Jika dibandingkan dengan binatang, sebenarnya manusia tergolong makhluk yang paling lemah. Bayangin aja, bayi binatang begitu lahir sudah bisa berdiri atau bahkan cari makan sendiri dalam hitungan hari atau minggu. Manusia baru mampu berdiri secara fisik dalam waktu sembilan bulan, butuh hitungan tahun untuk bisa berjalan normal dan berlari. Cari makan? Bahkan sampe puluhan tahun masih ada juga yang minta sama orang lain. Hewan juga nggak kenal yang namanya investasi sosial ekonomi. Begitu menjelang ajal ya sudah. Tinggal perkara mati. Manusia pastinya beda. Hingga menjelang ajal malah balik disapih dan dirawat balik oleh keturunan bahkan insitusi. Nggak tau malu sih sebenernya.
Tapi begitulah manusia. Ketika mempertanyakan sejauh mana bisa berdiri di atas kaki sendiri bukan dalam pengertian fisik, atau tegasnya dalam konteks kemandirian tentu akan jauh lebih sulit. Sejak awal, kelebihan manusia adalah menggunakan akalnya bukan saja dalam soal mencipta atau memproduksi apapun, tetapi juga membuat agar segala sesuatu menjadi jauh lebih mudah. Apalagi jika sudah punya daya finansial yang lebih baik, maka apapun serba gampang. Akan tetapi ini pun bisa jadi kebablasan. Contoh sederhana adalah soal pengasuhan. Di negara ini, pengasuhan yang dilakukan oleh baby sitter, pembantu atau tenaga berbayar lain dianggap sebagai sebuah kemudahan, privilese, status sosial dan alasan tepat untuk mengatasi kesibukan. Banyak orang tua yang jago bikin anak, tapi ngerawatnya pun ala-ala. Apalagi secara sistem kebutuhan dan kewajiban semacam itu sudah bisa dipenuhi oleh yayasan, suster dan sebagainya.

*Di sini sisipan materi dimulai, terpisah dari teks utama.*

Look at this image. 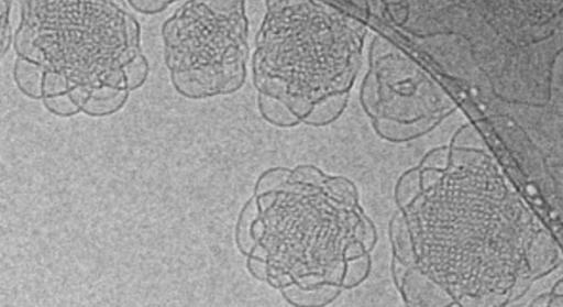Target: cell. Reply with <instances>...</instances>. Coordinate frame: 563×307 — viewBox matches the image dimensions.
Masks as SVG:
<instances>
[{
  "label": "cell",
  "instance_id": "obj_1",
  "mask_svg": "<svg viewBox=\"0 0 563 307\" xmlns=\"http://www.w3.org/2000/svg\"><path fill=\"white\" fill-rule=\"evenodd\" d=\"M15 81L60 116L107 114L135 85V23L114 0H21Z\"/></svg>",
  "mask_w": 563,
  "mask_h": 307
},
{
  "label": "cell",
  "instance_id": "obj_2",
  "mask_svg": "<svg viewBox=\"0 0 563 307\" xmlns=\"http://www.w3.org/2000/svg\"><path fill=\"white\" fill-rule=\"evenodd\" d=\"M168 64L188 95L233 89L243 79L244 22L236 0H192L166 31Z\"/></svg>",
  "mask_w": 563,
  "mask_h": 307
},
{
  "label": "cell",
  "instance_id": "obj_3",
  "mask_svg": "<svg viewBox=\"0 0 563 307\" xmlns=\"http://www.w3.org/2000/svg\"><path fill=\"white\" fill-rule=\"evenodd\" d=\"M11 8L12 0H0V58L7 52L13 40Z\"/></svg>",
  "mask_w": 563,
  "mask_h": 307
}]
</instances>
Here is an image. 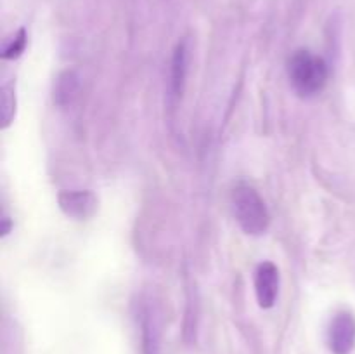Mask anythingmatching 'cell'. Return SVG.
I'll return each instance as SVG.
<instances>
[{
    "instance_id": "obj_8",
    "label": "cell",
    "mask_w": 355,
    "mask_h": 354,
    "mask_svg": "<svg viewBox=\"0 0 355 354\" xmlns=\"http://www.w3.org/2000/svg\"><path fill=\"white\" fill-rule=\"evenodd\" d=\"M24 47H26V31L21 28L16 35L12 37V40L9 42L6 49L2 52V58L3 59H16L23 54Z\"/></svg>"
},
{
    "instance_id": "obj_6",
    "label": "cell",
    "mask_w": 355,
    "mask_h": 354,
    "mask_svg": "<svg viewBox=\"0 0 355 354\" xmlns=\"http://www.w3.org/2000/svg\"><path fill=\"white\" fill-rule=\"evenodd\" d=\"M78 87L80 78L78 75H76V71H73V69L62 71L54 83V103L58 104V106H66V104H69L75 99L76 92H78Z\"/></svg>"
},
{
    "instance_id": "obj_4",
    "label": "cell",
    "mask_w": 355,
    "mask_h": 354,
    "mask_svg": "<svg viewBox=\"0 0 355 354\" xmlns=\"http://www.w3.org/2000/svg\"><path fill=\"white\" fill-rule=\"evenodd\" d=\"M255 292L260 307L269 309L276 304L277 292H279V271L272 262L260 264L257 269Z\"/></svg>"
},
{
    "instance_id": "obj_9",
    "label": "cell",
    "mask_w": 355,
    "mask_h": 354,
    "mask_svg": "<svg viewBox=\"0 0 355 354\" xmlns=\"http://www.w3.org/2000/svg\"><path fill=\"white\" fill-rule=\"evenodd\" d=\"M2 125L7 127L14 117V110H16V101H14V92L10 85L2 87Z\"/></svg>"
},
{
    "instance_id": "obj_2",
    "label": "cell",
    "mask_w": 355,
    "mask_h": 354,
    "mask_svg": "<svg viewBox=\"0 0 355 354\" xmlns=\"http://www.w3.org/2000/svg\"><path fill=\"white\" fill-rule=\"evenodd\" d=\"M288 75L291 83L302 96H314L328 80V66L324 59L309 51H297L288 62Z\"/></svg>"
},
{
    "instance_id": "obj_1",
    "label": "cell",
    "mask_w": 355,
    "mask_h": 354,
    "mask_svg": "<svg viewBox=\"0 0 355 354\" xmlns=\"http://www.w3.org/2000/svg\"><path fill=\"white\" fill-rule=\"evenodd\" d=\"M231 200L236 221L246 235L259 236L267 231L270 222L269 212L260 194L252 186H238L232 191Z\"/></svg>"
},
{
    "instance_id": "obj_3",
    "label": "cell",
    "mask_w": 355,
    "mask_h": 354,
    "mask_svg": "<svg viewBox=\"0 0 355 354\" xmlns=\"http://www.w3.org/2000/svg\"><path fill=\"white\" fill-rule=\"evenodd\" d=\"M355 347V318L350 312H338L329 326V349L333 354H350Z\"/></svg>"
},
{
    "instance_id": "obj_7",
    "label": "cell",
    "mask_w": 355,
    "mask_h": 354,
    "mask_svg": "<svg viewBox=\"0 0 355 354\" xmlns=\"http://www.w3.org/2000/svg\"><path fill=\"white\" fill-rule=\"evenodd\" d=\"M187 75V47L186 42H179L173 51L172 58V89L175 96H180L184 90Z\"/></svg>"
},
{
    "instance_id": "obj_10",
    "label": "cell",
    "mask_w": 355,
    "mask_h": 354,
    "mask_svg": "<svg viewBox=\"0 0 355 354\" xmlns=\"http://www.w3.org/2000/svg\"><path fill=\"white\" fill-rule=\"evenodd\" d=\"M2 222H3L2 235H7V233H9V219H7V217H3V219H2Z\"/></svg>"
},
{
    "instance_id": "obj_5",
    "label": "cell",
    "mask_w": 355,
    "mask_h": 354,
    "mask_svg": "<svg viewBox=\"0 0 355 354\" xmlns=\"http://www.w3.org/2000/svg\"><path fill=\"white\" fill-rule=\"evenodd\" d=\"M58 201L61 210L73 219L90 217L97 208V200L90 191H62Z\"/></svg>"
}]
</instances>
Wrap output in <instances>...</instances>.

Konsekuensinya sih jelas, anak jadi terlindungi dan tercukupi. Saking terlindung dan cukup maka si anak menjadi kesulitan untuk melakukan problem solving, assessing situation dan decision making yang terus menghantui seumur hidup. Gimana nggak, sehari-hari tinggal buka mulut buat disuapi, pe-er dibikinin, apa-apa dilayanin. Itu pun sama mbaknya. Orang tua paling cuma kontrol dan sesekali selfie soal kebersamaan. Begitu masuk dunia kerja, yang nggak ada di dalam dunia hewan pastinya tentu akan mengalami banyak kesulitan. jatuh bangun di situ. Dikit-dikit minta resign, kagak betah, merasa lingkungan toxic, butuh healing, terus staycation, pindah lagi. Ketika diminta untuk membayangkan masa depan, sudah tentu penuh dengan kecemasan karena nggak tau harus berbuat apa. Itu baru generasi yang terakhir. Bagaimana jika kelak mereka jadi generasi parenting atau bahkan menggantikan posisi baby boomers yang selalu jadi kambing hitam soal gaya konvensional dan konservativisme? Jadi mau berdaya secara sosial ekonomi sekalipun, manusia adalah yang terlemah dalam soal survival. Nggak lebih dari binatang yang komposisi tubuhnya 80% air dan sisanya kecemasan. Persis kayak timun yang takut dirujak.
“I've known humans, and I know beasts. The beast is better. It is unpretentious. It kills for food. Humans do 'cause they're just not any good.” ~Fakeer Ishavardas
Itulah sebabnya menatap masa depan menjadi sangat kompleks dan mengerikan. Beda dengan hewan yang hidupnya linier; lahir, makan, berak, mati. Manusia justru sebaliknya. Akan tetapi pilihan-pilihan yang dilakukan adalah bebas ketimbang binatang. Ada yang kemudian tercerahkan dan sadar bahwa hidup harus diisi dengan lebih baik, ada juga yang malah menjadi semakin malas dan hanya mimikri fase kehewanan yang udah ada; lahir, makan, berak, mati. Sesekali ya kawin. Tapi kemalasan sering kali bukan karena tidak tau. Justru karena manusia tau betul bahwa hidupnya yang medioker itu nggak akan kemana-mana berbanding lurus dengan usia dan kesempatan. Ya udah sih akhirnya gitu aja. Cuma saling mengganduli satu sama lain, meregang kaki hingga nyawa kelak. Sambil sesekali ngedumel, sirik, gosip dan bikin skenario kesuksesan yang nggak jalan juga. Selesai akhirnya.